[Excerpts from a spatial dataset]
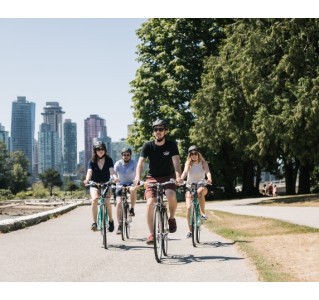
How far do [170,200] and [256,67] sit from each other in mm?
18885

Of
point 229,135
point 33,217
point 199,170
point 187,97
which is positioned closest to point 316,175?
point 187,97

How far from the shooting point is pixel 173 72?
4006cm

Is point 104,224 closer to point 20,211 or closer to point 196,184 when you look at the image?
point 196,184

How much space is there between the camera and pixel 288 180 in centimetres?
4278

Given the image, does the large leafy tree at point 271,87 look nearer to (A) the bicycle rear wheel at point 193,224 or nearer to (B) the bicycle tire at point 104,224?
(A) the bicycle rear wheel at point 193,224

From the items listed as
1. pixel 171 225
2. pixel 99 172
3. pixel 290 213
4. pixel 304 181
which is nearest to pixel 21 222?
pixel 99 172

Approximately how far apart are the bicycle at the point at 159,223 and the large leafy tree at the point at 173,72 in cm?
2877

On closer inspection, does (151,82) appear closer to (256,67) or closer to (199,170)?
(256,67)

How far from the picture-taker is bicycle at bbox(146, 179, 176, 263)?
880 cm

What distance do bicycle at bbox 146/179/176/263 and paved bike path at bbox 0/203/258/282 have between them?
207 millimetres

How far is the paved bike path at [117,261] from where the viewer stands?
7473 millimetres

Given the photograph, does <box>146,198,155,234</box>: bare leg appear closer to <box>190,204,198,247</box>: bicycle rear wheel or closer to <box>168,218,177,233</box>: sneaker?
<box>168,218,177,233</box>: sneaker

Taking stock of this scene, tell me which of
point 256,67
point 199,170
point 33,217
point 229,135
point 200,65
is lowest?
point 33,217

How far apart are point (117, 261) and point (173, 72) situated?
105ft
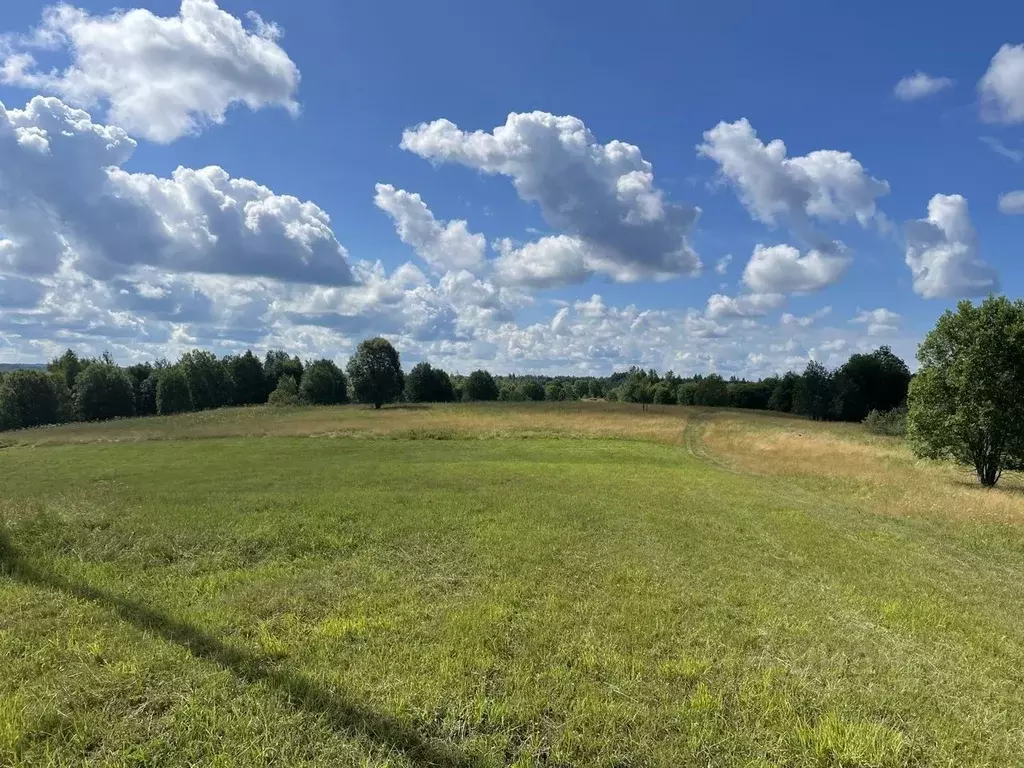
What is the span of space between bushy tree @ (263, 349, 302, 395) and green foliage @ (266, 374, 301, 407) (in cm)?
627

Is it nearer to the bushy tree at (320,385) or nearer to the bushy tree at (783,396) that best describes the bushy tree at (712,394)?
the bushy tree at (783,396)

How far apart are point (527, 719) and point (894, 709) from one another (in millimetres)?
4120

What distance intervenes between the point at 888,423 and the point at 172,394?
116033 mm

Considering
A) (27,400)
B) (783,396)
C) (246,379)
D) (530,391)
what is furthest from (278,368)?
(783,396)

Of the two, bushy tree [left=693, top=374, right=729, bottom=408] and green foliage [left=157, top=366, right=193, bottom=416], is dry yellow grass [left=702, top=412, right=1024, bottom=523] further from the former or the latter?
green foliage [left=157, top=366, right=193, bottom=416]

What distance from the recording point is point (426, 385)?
398ft

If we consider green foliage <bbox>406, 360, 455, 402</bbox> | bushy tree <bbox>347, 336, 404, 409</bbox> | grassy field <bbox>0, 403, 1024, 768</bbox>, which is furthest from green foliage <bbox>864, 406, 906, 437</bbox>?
green foliage <bbox>406, 360, 455, 402</bbox>

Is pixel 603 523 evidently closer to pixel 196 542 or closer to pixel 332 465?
pixel 196 542

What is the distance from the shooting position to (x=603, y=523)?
16.0 metres

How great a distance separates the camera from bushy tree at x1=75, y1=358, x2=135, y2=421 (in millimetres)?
96438

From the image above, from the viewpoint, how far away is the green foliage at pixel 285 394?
103 meters

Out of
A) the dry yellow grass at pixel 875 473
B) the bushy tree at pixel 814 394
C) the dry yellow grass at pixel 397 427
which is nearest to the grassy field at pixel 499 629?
the dry yellow grass at pixel 875 473

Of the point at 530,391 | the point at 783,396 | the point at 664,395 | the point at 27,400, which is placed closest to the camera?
the point at 27,400

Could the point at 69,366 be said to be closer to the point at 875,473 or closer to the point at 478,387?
the point at 478,387
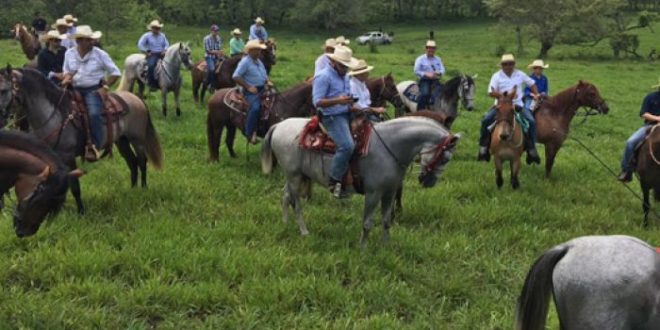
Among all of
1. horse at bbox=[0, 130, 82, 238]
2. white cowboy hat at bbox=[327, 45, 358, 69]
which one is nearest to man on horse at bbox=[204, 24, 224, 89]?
white cowboy hat at bbox=[327, 45, 358, 69]

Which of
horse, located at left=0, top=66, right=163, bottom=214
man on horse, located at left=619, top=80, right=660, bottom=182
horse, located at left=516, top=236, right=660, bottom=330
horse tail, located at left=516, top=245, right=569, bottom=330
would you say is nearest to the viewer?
horse, located at left=516, top=236, right=660, bottom=330

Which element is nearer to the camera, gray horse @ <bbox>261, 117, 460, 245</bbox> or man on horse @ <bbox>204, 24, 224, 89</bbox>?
gray horse @ <bbox>261, 117, 460, 245</bbox>

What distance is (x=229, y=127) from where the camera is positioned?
11789 millimetres

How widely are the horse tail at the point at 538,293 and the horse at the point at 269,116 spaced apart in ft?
24.8

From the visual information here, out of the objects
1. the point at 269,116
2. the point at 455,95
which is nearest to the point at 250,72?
the point at 269,116

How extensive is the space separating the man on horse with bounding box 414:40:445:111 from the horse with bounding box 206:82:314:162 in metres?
3.42

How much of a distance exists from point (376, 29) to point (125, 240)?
6594 centimetres

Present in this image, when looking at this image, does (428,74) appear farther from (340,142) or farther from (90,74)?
(90,74)

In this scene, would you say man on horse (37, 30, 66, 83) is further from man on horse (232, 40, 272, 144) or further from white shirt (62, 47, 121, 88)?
man on horse (232, 40, 272, 144)

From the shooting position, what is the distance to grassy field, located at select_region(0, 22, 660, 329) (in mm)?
5543

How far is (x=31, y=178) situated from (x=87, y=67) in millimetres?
3696

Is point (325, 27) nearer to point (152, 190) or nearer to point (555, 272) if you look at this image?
point (152, 190)

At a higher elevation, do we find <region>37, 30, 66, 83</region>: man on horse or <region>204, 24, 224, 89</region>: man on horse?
<region>37, 30, 66, 83</region>: man on horse

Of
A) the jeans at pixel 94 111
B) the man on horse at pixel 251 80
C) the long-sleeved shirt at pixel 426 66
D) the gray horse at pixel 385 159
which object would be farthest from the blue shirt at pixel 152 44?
the gray horse at pixel 385 159
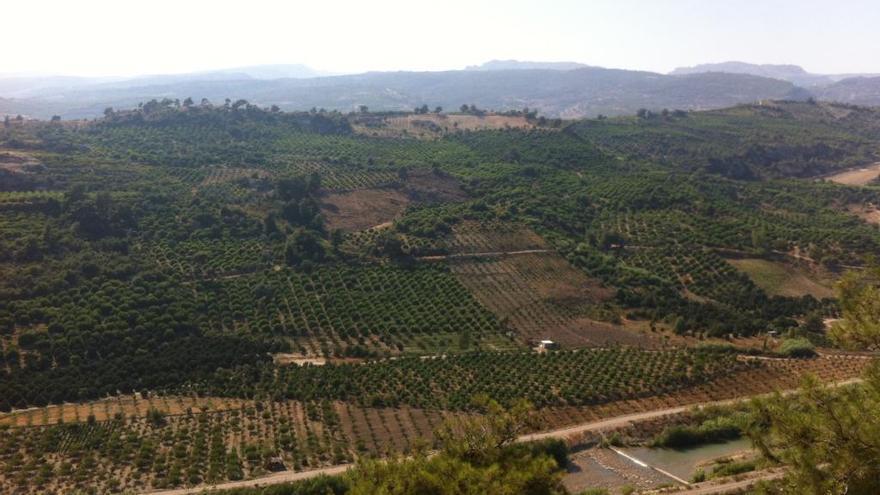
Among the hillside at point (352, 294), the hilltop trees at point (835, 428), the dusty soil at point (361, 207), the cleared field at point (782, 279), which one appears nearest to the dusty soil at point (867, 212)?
the hillside at point (352, 294)

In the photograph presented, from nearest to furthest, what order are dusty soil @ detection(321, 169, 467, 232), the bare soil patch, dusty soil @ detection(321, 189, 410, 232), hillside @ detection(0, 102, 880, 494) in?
hillside @ detection(0, 102, 880, 494), the bare soil patch, dusty soil @ detection(321, 189, 410, 232), dusty soil @ detection(321, 169, 467, 232)

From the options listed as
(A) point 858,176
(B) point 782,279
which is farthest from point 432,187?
(A) point 858,176

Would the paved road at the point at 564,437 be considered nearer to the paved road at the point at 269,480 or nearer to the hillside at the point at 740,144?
the paved road at the point at 269,480

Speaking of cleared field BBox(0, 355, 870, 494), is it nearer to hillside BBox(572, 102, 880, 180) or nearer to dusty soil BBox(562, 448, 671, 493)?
dusty soil BBox(562, 448, 671, 493)

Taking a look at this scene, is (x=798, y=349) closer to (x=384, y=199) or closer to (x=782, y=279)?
(x=782, y=279)

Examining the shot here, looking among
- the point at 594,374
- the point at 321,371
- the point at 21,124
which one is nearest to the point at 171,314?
the point at 321,371

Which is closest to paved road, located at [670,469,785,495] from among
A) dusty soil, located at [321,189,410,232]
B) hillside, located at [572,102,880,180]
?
dusty soil, located at [321,189,410,232]
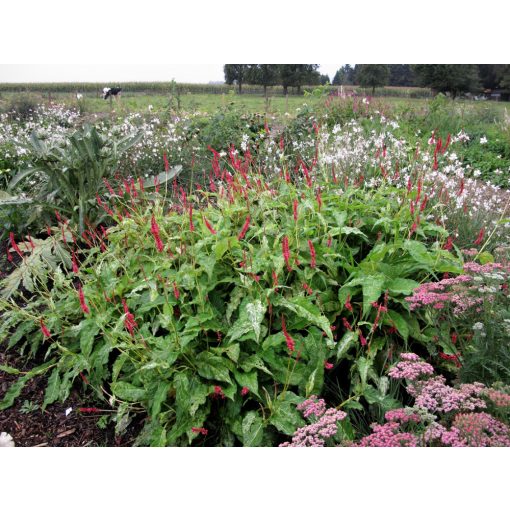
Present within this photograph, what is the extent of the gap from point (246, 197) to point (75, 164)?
5.46 ft

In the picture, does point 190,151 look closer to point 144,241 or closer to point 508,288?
point 144,241

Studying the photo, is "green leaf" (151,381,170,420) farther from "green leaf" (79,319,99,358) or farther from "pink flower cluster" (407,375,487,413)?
"pink flower cluster" (407,375,487,413)

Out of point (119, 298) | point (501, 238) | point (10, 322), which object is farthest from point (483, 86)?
point (10, 322)

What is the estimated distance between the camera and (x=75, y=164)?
3.75 metres

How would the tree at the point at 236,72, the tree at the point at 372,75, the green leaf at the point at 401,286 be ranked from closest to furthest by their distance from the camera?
1. the green leaf at the point at 401,286
2. the tree at the point at 236,72
3. the tree at the point at 372,75

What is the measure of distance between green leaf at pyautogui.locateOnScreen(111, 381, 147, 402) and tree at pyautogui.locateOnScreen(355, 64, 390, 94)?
10.3 feet

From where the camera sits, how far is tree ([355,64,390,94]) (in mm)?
4131

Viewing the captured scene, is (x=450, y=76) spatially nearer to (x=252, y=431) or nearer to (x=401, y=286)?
(x=401, y=286)

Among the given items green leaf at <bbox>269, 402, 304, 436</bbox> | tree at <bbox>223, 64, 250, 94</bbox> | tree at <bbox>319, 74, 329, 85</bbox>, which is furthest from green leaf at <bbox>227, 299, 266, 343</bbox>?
tree at <bbox>319, 74, 329, 85</bbox>

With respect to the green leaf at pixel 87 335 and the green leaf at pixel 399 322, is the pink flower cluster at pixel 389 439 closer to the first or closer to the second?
the green leaf at pixel 399 322

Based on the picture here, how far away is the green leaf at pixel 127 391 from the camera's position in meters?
2.39

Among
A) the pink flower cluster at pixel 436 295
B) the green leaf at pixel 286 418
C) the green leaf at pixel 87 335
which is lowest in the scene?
the green leaf at pixel 286 418

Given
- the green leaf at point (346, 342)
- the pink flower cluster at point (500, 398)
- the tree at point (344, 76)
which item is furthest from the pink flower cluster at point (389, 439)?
the tree at point (344, 76)

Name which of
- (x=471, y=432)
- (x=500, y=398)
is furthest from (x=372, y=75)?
(x=471, y=432)
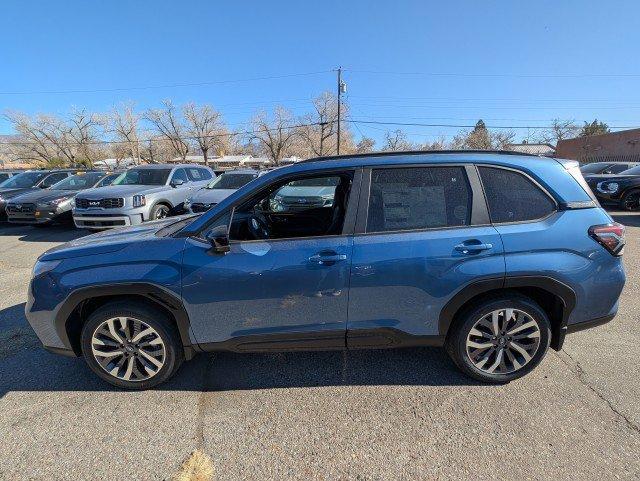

GIVEN REQUEST>
Return every line of the records that contains the word "nearest".

RESULT>
which is nearest to pixel 21 222?
which is nearest to the grassy field at pixel 499 629?
which one is nearest to man on horse at bbox=[204, 24, 224, 89]?
would you say is nearest to the viewer?
which is nearest to the point at 250,72?
Among the hillside at point (352, 294), the hilltop trees at point (835, 428), the dusty soil at point (361, 207), the cleared field at point (782, 279), which one appears nearest to the dusty soil at point (867, 212)?
In the photograph presented, from nearest to furthest, what order are dusty soil @ detection(321, 169, 467, 232), the bare soil patch, dusty soil @ detection(321, 189, 410, 232), hillside @ detection(0, 102, 880, 494) in?
which one is nearest to the point at 171,314?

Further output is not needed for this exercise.